## Problem
Update the listing from the line with "Is the window" up to and including the line with "Which, in your", replacing "window" with "pane" and keeping everything else the same. Give back only that part.

## Extracted data entries

══════════════════════════════

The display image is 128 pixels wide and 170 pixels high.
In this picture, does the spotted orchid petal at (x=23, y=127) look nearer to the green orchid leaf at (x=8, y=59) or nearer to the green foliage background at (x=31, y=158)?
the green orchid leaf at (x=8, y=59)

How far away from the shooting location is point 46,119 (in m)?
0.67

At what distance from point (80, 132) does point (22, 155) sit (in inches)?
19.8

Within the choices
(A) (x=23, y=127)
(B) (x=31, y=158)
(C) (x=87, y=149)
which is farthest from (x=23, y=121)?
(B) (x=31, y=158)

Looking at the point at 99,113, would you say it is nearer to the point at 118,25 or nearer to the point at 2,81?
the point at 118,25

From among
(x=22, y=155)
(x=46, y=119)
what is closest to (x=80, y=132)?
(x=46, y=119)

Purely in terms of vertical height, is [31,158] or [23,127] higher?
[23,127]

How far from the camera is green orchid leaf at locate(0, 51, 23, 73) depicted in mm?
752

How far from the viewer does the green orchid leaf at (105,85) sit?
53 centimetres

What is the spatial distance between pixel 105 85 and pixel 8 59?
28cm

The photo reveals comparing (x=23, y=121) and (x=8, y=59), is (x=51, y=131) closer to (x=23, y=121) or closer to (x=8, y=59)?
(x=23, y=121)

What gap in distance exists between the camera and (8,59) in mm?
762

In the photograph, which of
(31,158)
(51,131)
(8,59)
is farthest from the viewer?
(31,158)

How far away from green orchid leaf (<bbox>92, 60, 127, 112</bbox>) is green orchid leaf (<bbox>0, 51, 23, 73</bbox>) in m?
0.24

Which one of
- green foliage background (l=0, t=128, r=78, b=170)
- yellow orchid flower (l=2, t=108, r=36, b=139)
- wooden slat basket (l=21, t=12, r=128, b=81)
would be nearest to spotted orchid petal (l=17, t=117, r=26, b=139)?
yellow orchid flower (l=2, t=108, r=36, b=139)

══════════════════════════════

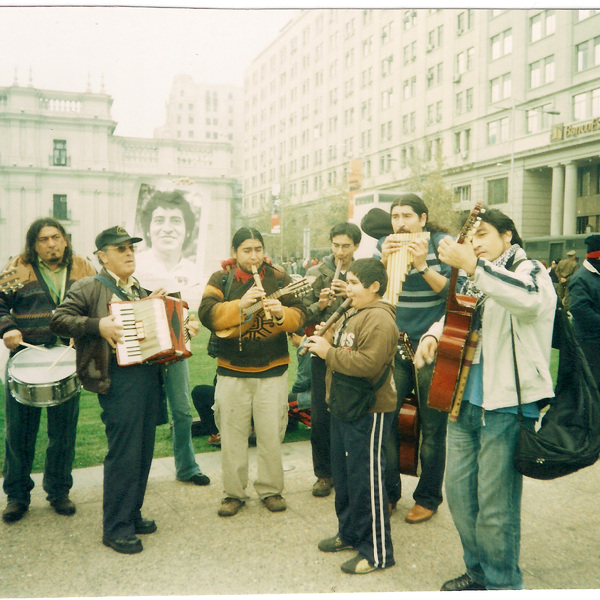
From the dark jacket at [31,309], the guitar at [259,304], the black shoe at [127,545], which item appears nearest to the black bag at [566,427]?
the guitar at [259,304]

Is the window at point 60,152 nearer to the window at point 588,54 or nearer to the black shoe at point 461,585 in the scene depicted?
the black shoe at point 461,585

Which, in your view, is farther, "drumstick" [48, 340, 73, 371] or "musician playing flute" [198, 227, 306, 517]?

══════════════════════════════

## Output of the task
Is the pane at point 60,152 nearer to the pane at point 588,54 or nearer to the black shoe at point 461,585 in the scene depicted?
the black shoe at point 461,585

Which, in your view, is farther, "drumstick" [48, 340, 73, 371] or "musician playing flute" [198, 227, 306, 517]?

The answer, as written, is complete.